Constitutional balance needs to be restored - GulfToday

Constitutional balance needs to be restored

BRP Bhaskar


Indian journalist with over 50 years of newspaper, news agency and television experience.

Indian journalist with over 50 years of newspaper, news agency and television experience.


The changes made by the Supreme Court are far more momentous than most of those made by the Executive and Parliament.

India enters its 74th year as a democratic republic on Thursday. The 1950 Constitution vested in Parliament the power to make changes in it. The only condition it set was that the two houses of Parliament must approve the proposed changes by a two-thirds majority. A law providing for a certain kind of change will take effect only after half the states give their consent to it.

When petitioners raised questions about Parliament’s power to amend the Constitution, the Supreme Court affirmed it was unfettered.

In 1967, that situation changed. In what is known as the Golaknath case, 11 learned judges of the apex court, by a 6-5 verdict, ruled that constitutional amendments were no different from other amendments, overlooking the fact that the Constituent Assembly had made different and more difficult provisions for them. With this interpretation of the relevant article, the right to have the final word on the Constitution shifted from the Executive and Parliament to the Judiciary.

Going one step further the Supreme Court declared that Parliament had no right to amend Part III of the Constitution which enumerates the fundamental rights of the citizens.
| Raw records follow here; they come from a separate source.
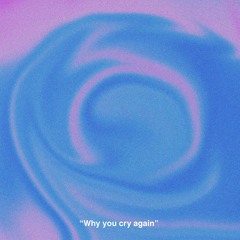 Why You Cry Again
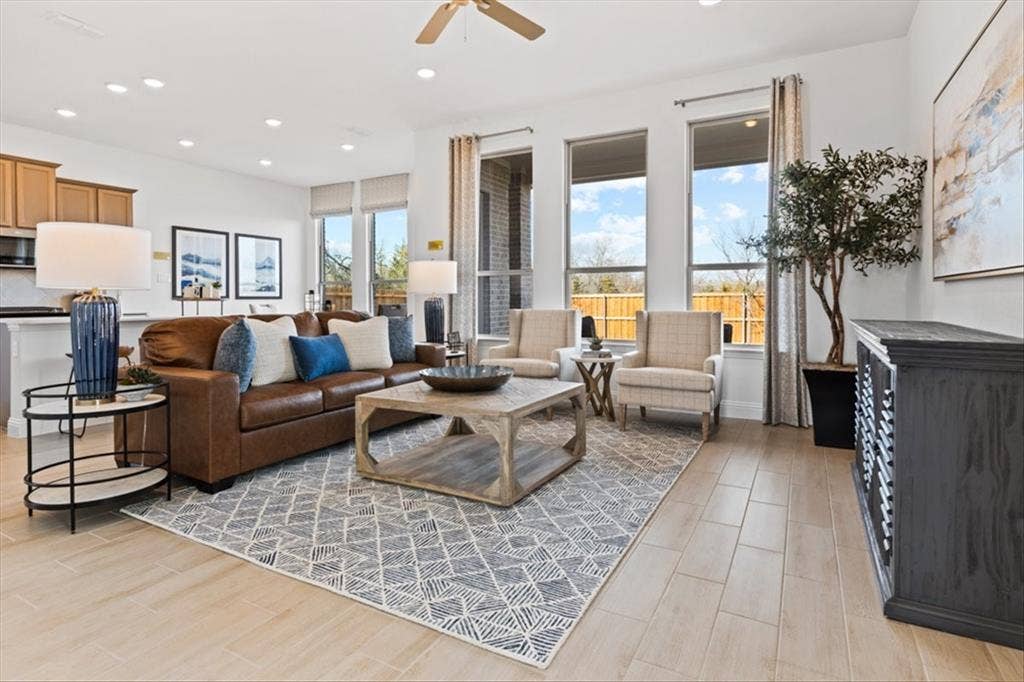 429 Silent Pond Park, Lavon, TX 75166 Sweetwater II 03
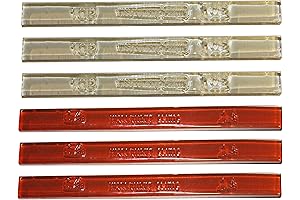 High-Performance Shellac Sticks: Optimize Your Wind Instrument's Performance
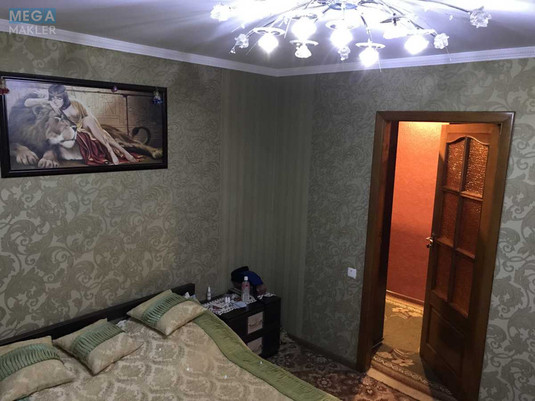 Продаж 2 кімнатної квартири (51/30/6), 5 пов. 5 пов. будинку, <a class="location-link" href="/komsomolsk/" title="Недвижимость Комсомольськ">Комсомольськ</a>, Добровольського, 67 (изображение 6)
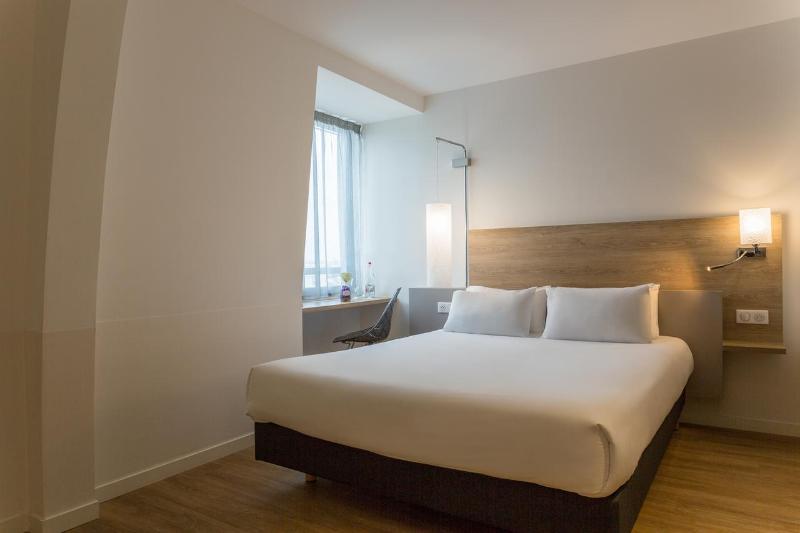 Номер Стандарт, The Originals City, Hôtel Armony, Dijon Sud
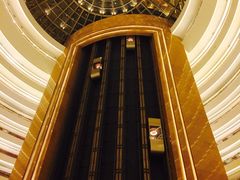 -杭州国际会议中心洲际酒店-原素全日餐厅(解放东路店)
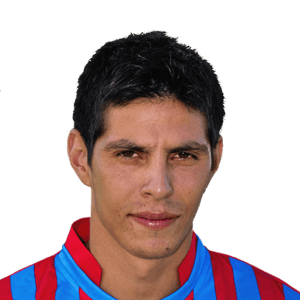 BARRIENTOS
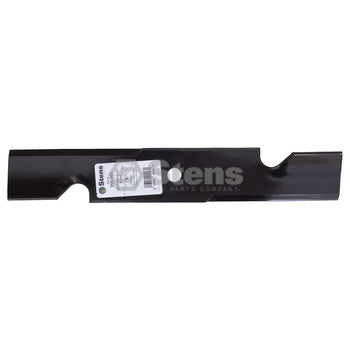 STENS 355-085.  Notched Hi-Lift Blade / Exmark 103-2529-S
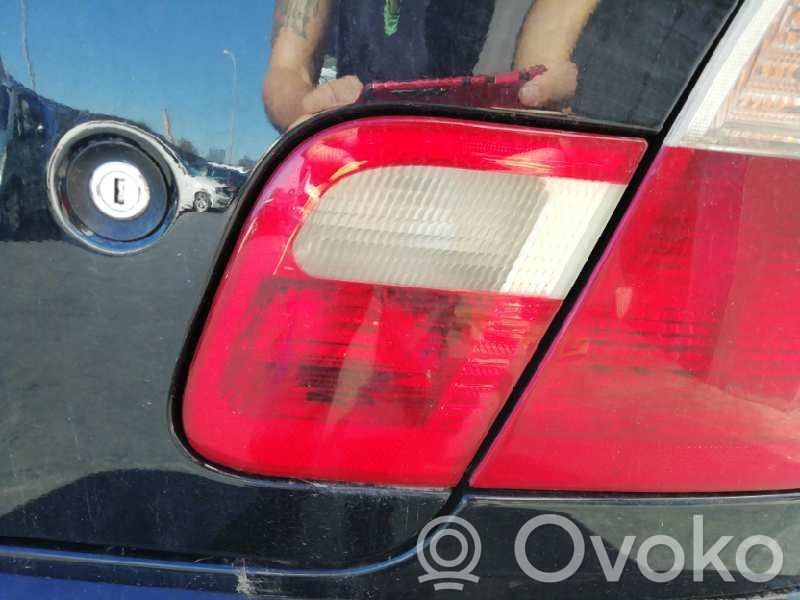 BMW 3 E36 Rear/tail lights 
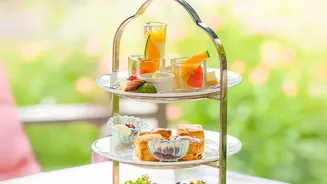 From Invitations to Canopies: Garden Tea Party Planning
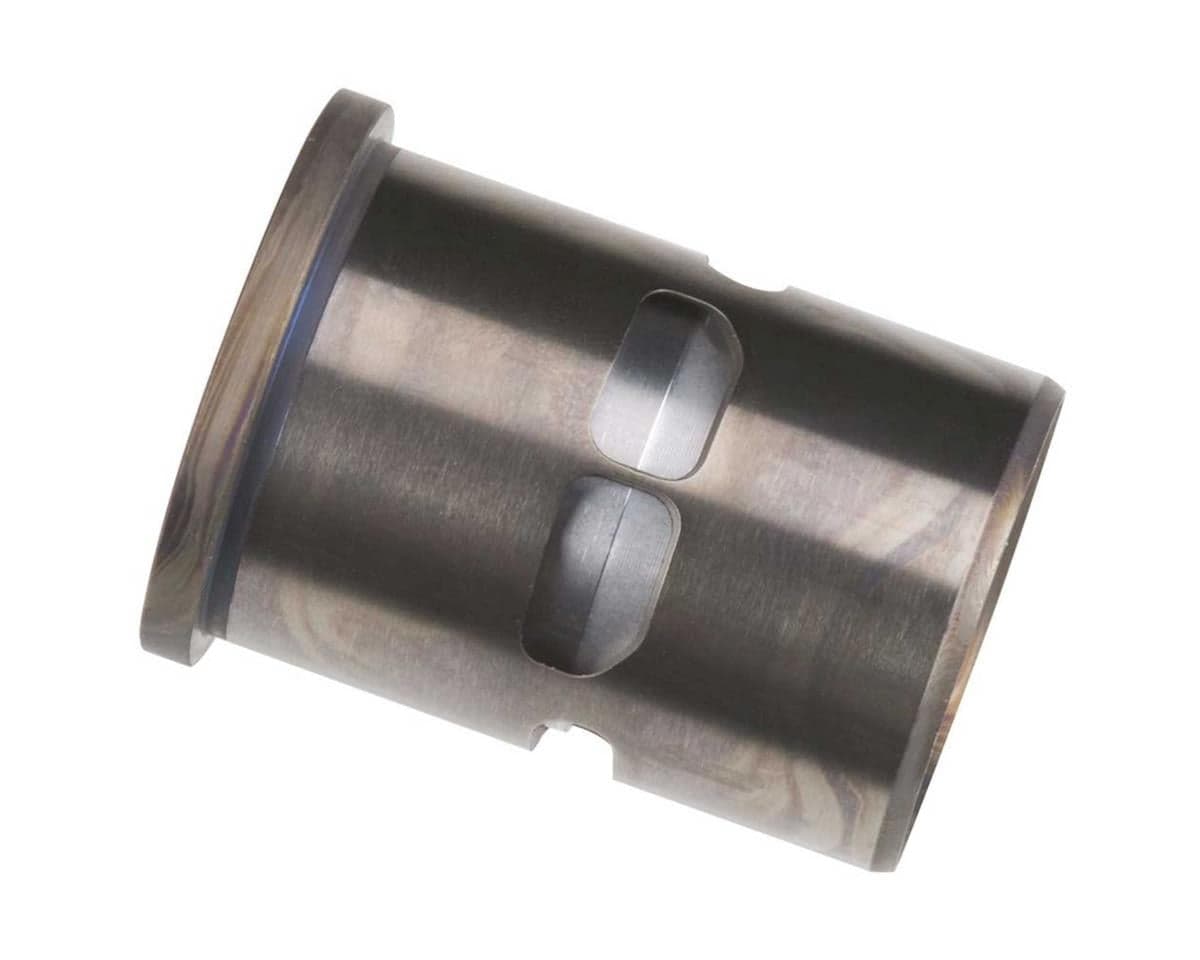 O.S. Cylinder & Piston Assembly: 75AX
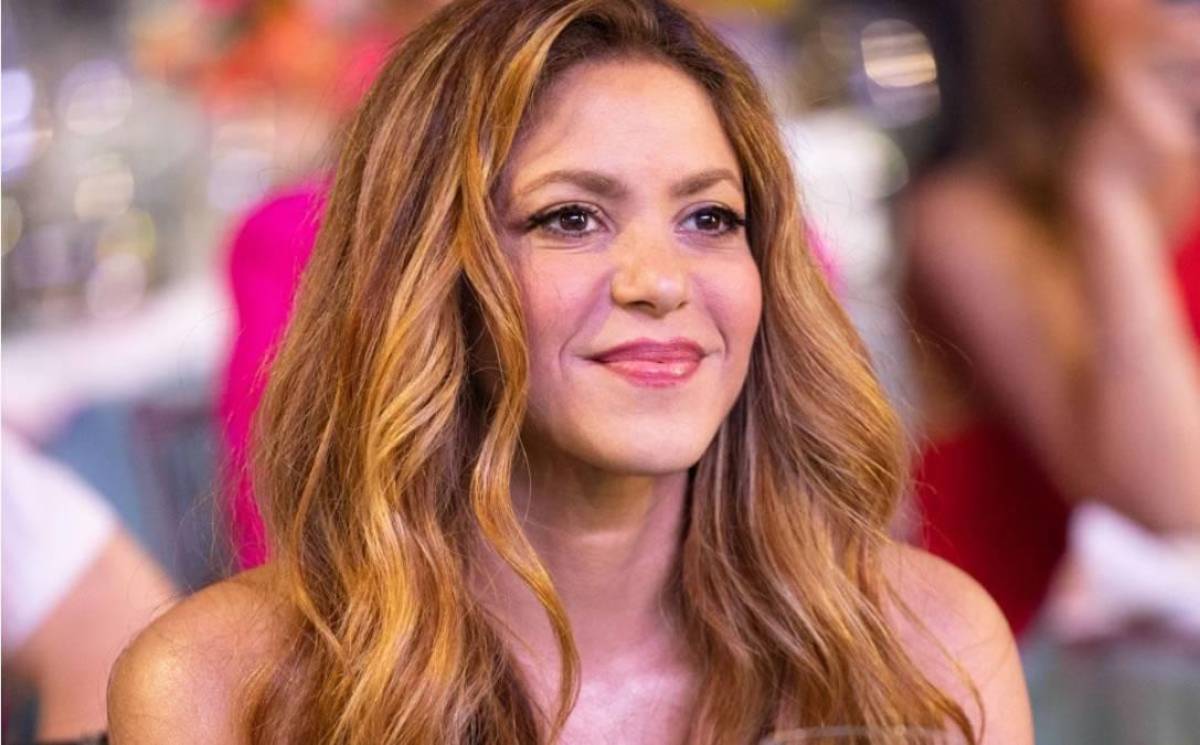 La nueva ilusión amorosa de Shakira: Un exitoso deportista retirado que tiene la misma edad de Gerard Piqué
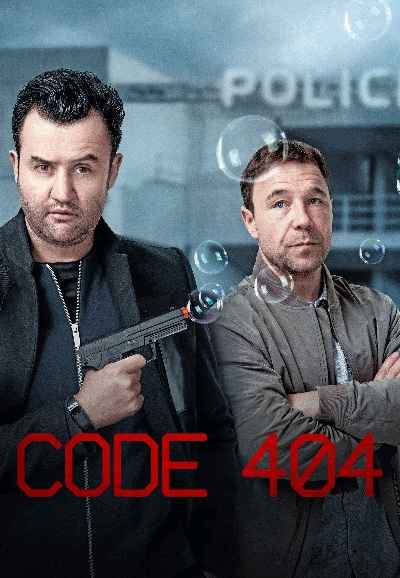 Code 404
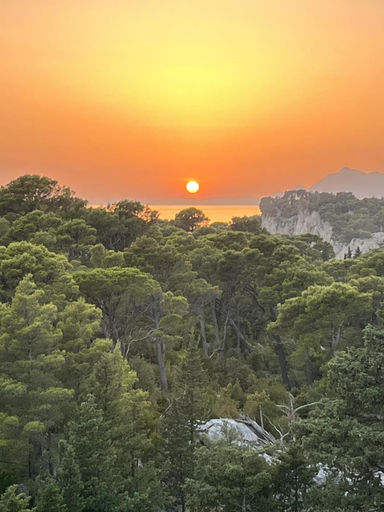 Others 2, ATLANTIS LUX with pool, Makarska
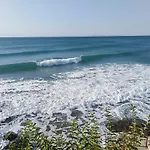 Noks First Line Seaview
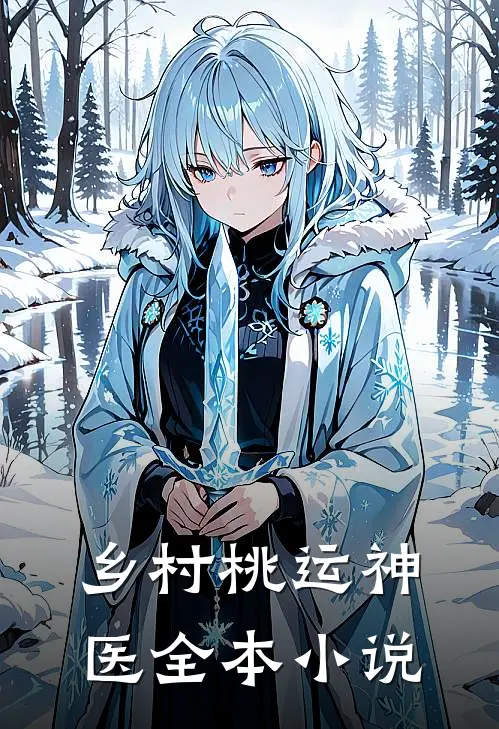 乡村桃运神医全本小说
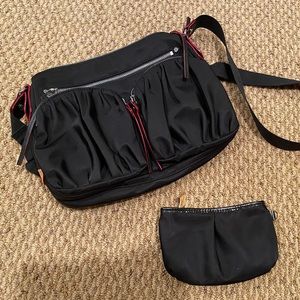 MZ Wallace across Body Purse
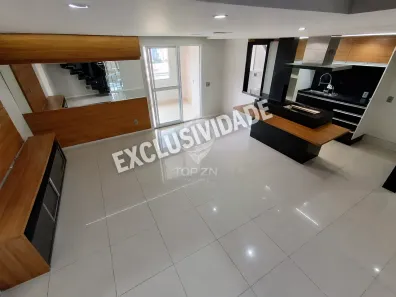 Cobertura com 2 Quartos para alugar, 144m² no Santana, São Paulo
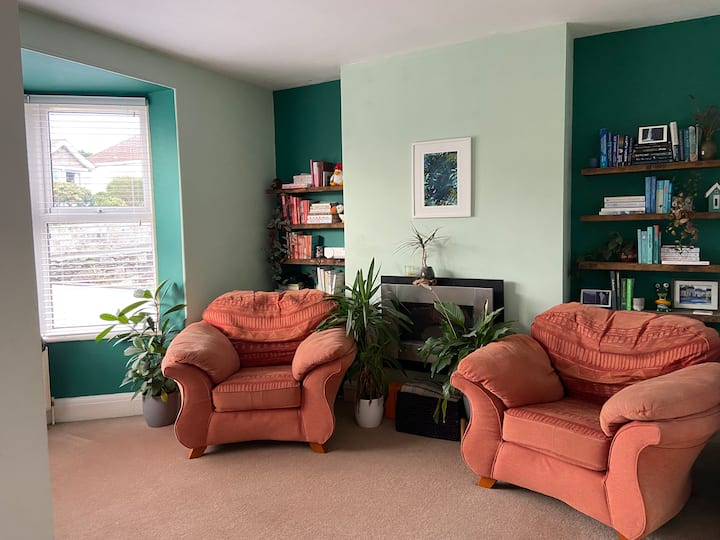 Bright Room In Falmouth - Falmouth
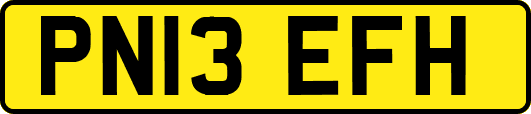 PN13EFH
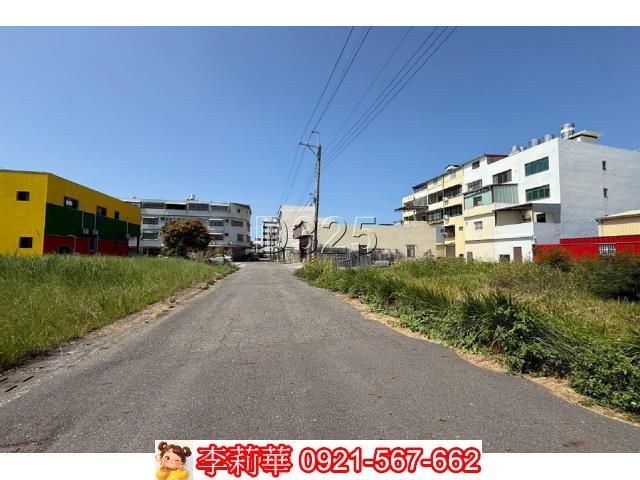 高雄茄萣建地-7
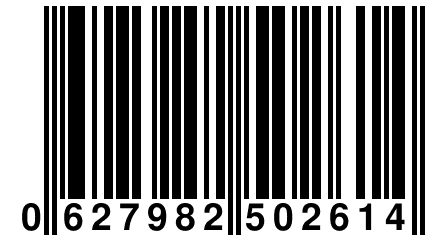 0 627982 502614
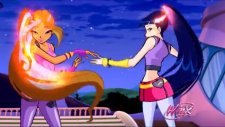 Winx Club - Bebekler - Magical Hair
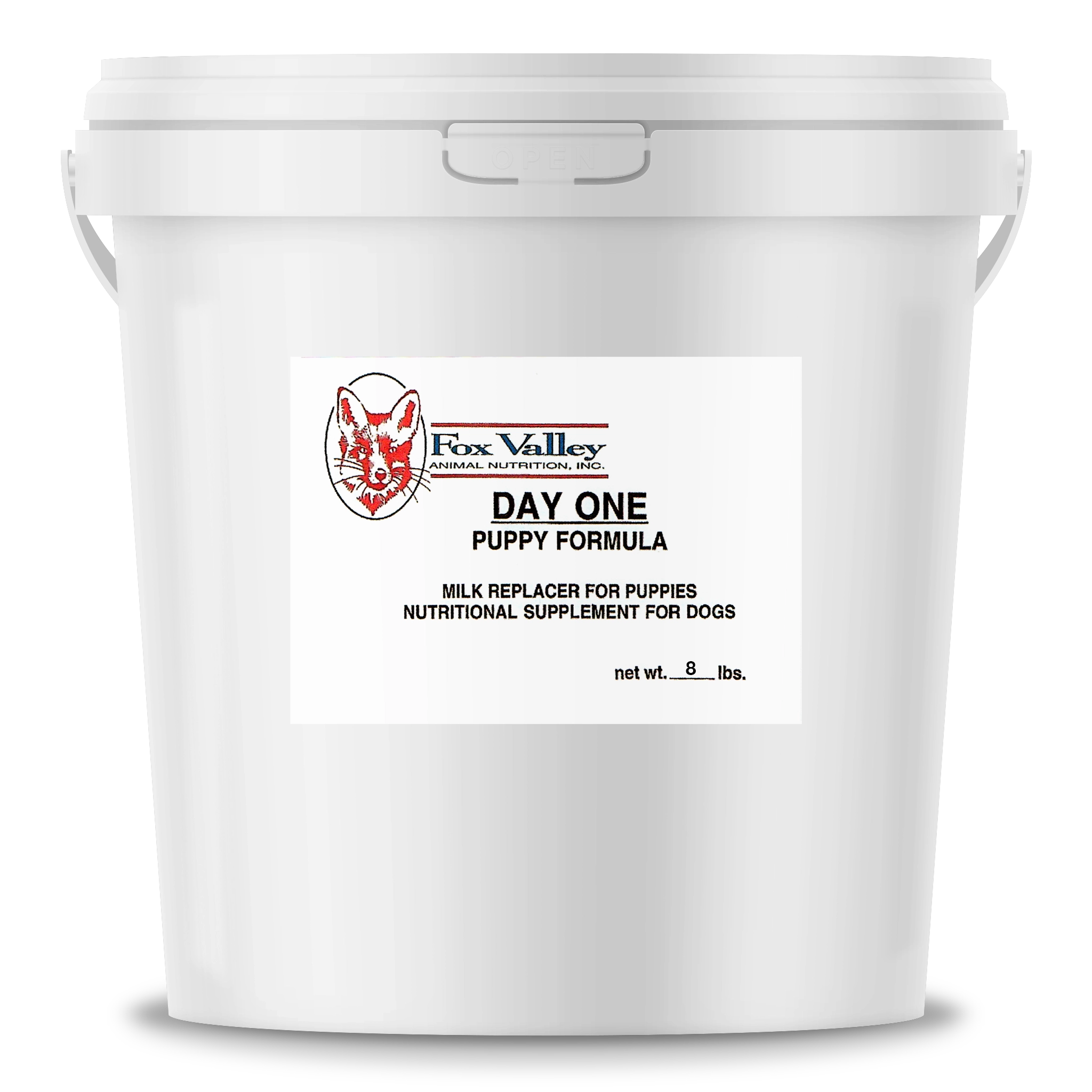 Fox Valley Puppy Formula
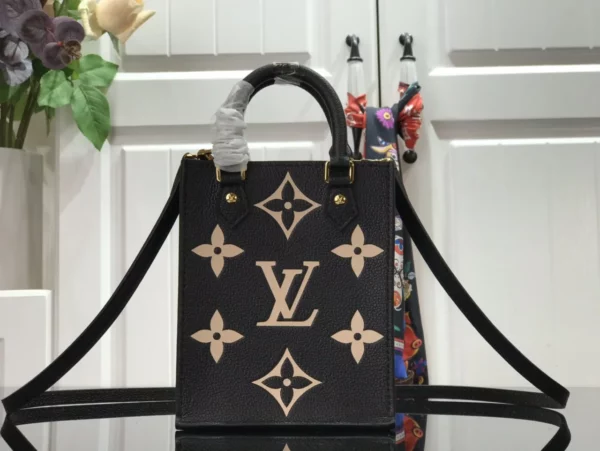 Louis Vuitton bag - louis vuitton replica bags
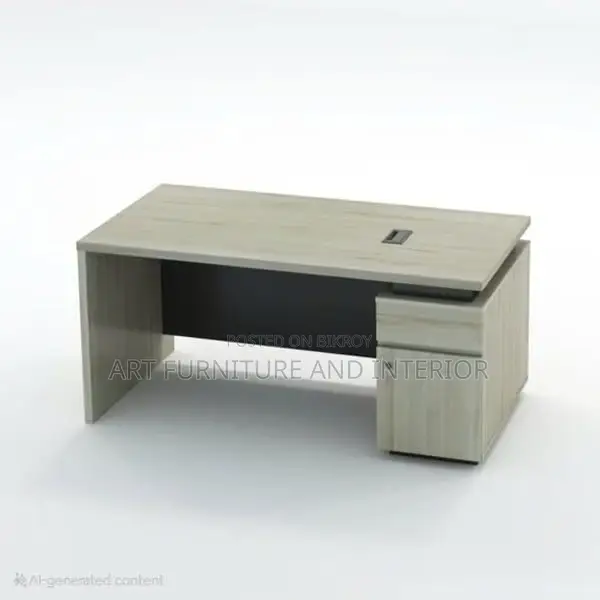 Office Table - 272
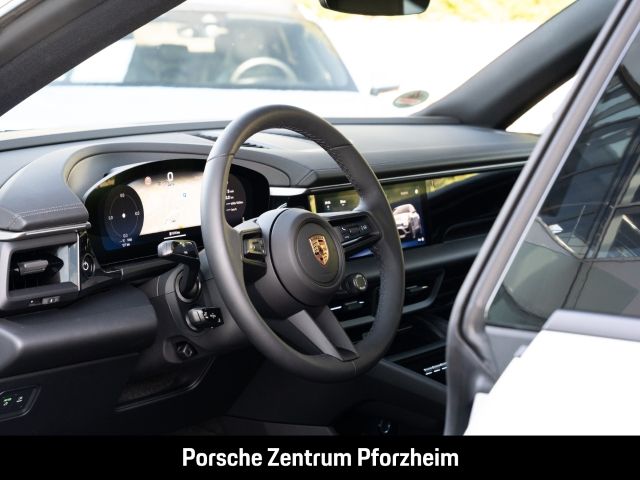 Porsche Macan - Samsaru's Car Outlet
Was it a mere coincidence that the change in the Judiciary’s thinking came after the Executive and Parliament weakened with the passing of the stalwarts of the freedom struggle, particularly Prime Minister Jawaharlal Nehru? May be or may not be.

When the courts struck down reservations for the backward castes, which was in force in some states since pre-Independence days, as violative of the equality provisions of the Constitution, the Nehru government quickly reversed the situation through an amendment. While the Congress was able to retain power at the Centre in the 1967 elections, the first after Nehru’s death, it did not command the two-thirds majority needed to amend the Constitution.

In the 1973 Kesavananda Bharati case, the Supreme Court modified its position slightly. It conceded Parliament’s right to amend any part of the Constitution but said the changes should not alter its basic character. This judgment came after the position of the Executive and Parliament improved following Prime Minister Indira Gandhi’s massive victory in the 1971 Lok Sabha elections.

But what exactly is the basic structure of the Constitution? That remains unexplained, leaving room for the court to define as and when occasion demands. In a daring attempt to tame the judiciary, Mrs Gandhi got the President to appoint AN Ray as the Chief Justice of India, superseding three judges. Those whose seniority was overlooked, resigned.

Initially the tussle between the Executive and the Judiciary was widely seen merely as an attempt by Indira Gandhi to control the Judiciary. The Opposition parties did not, therefore, make common cause with her. They remained passive spectators when the Judiciary altered the constitutional balance in its favour.

Thanks to the practice of numbering constitutional amendments passed by Parliament, we have a clear count of them. The last one, passed by Parliament in August 2021, was the 105th. How many changes has the Supreme Court made in the Constitution in the process of exercising its exclusive right to interpret its provisions? No one knows for sure as no one is a keeping a count.

The changes made by the Supreme Court are far more momentous than most of those made by the Executive and Parliament. The changes made by the Judiciary in the procedure for appointment of judges of the superior courts illustrate this point.

The Constitution vests the power to appoint these judges in the President. As a constitutional head, he is required to act on the advice of the Council of Ministers on all matters. The Executive thus had primacy in the process.

Through three judgments, in what are known as Judges cases, the Supreme Court appropriated to itself primacy in judicial appointments. It created an extra-constitutional body known as Judges Collegium, comprising a few senior judges, to take decisions on appointments and transfers and send them up to the government to be placed before the President as recommendations. It needs to be noted that this happened at a time of political uncertainty. Weak coalition governments held power at the Centre.

The Congress-led United Progressive Alliance government, which had a run of 10 years, after consultations with the main opposition parties, drafted a bill to establish a National Judicial Appointments Commission with a representative character to make recommendations on appointments and transfer of judges.

Elections came before the UPA could proceed further. One of the first acts of the Bharatiya Janata Party-led government, headed by Narendra Modi, was to enact into law the bill drafted by the previous government. The Lok Sabha adopted it unanimously. The Rajya Sabha passed it with a lone abstention.

The idea of a judicial appointments commission had met with a wide measure of approval in public debates with even former judges viewing it as one that can check excessive Executive influence.

But the Supreme Court struck down the law. It was clearly unwilling to part with the power it had grabbed, taking advantage of the weakness of the Executive. It does not seem to realise that what it did distorted the democratic system devised by the makers of the Constitution. The sooner it restores the original scheme the better. The political parties must forget their differences and devise measures to undo the judges-appoint-judges system which should have no place anywhere, let alone a democracy.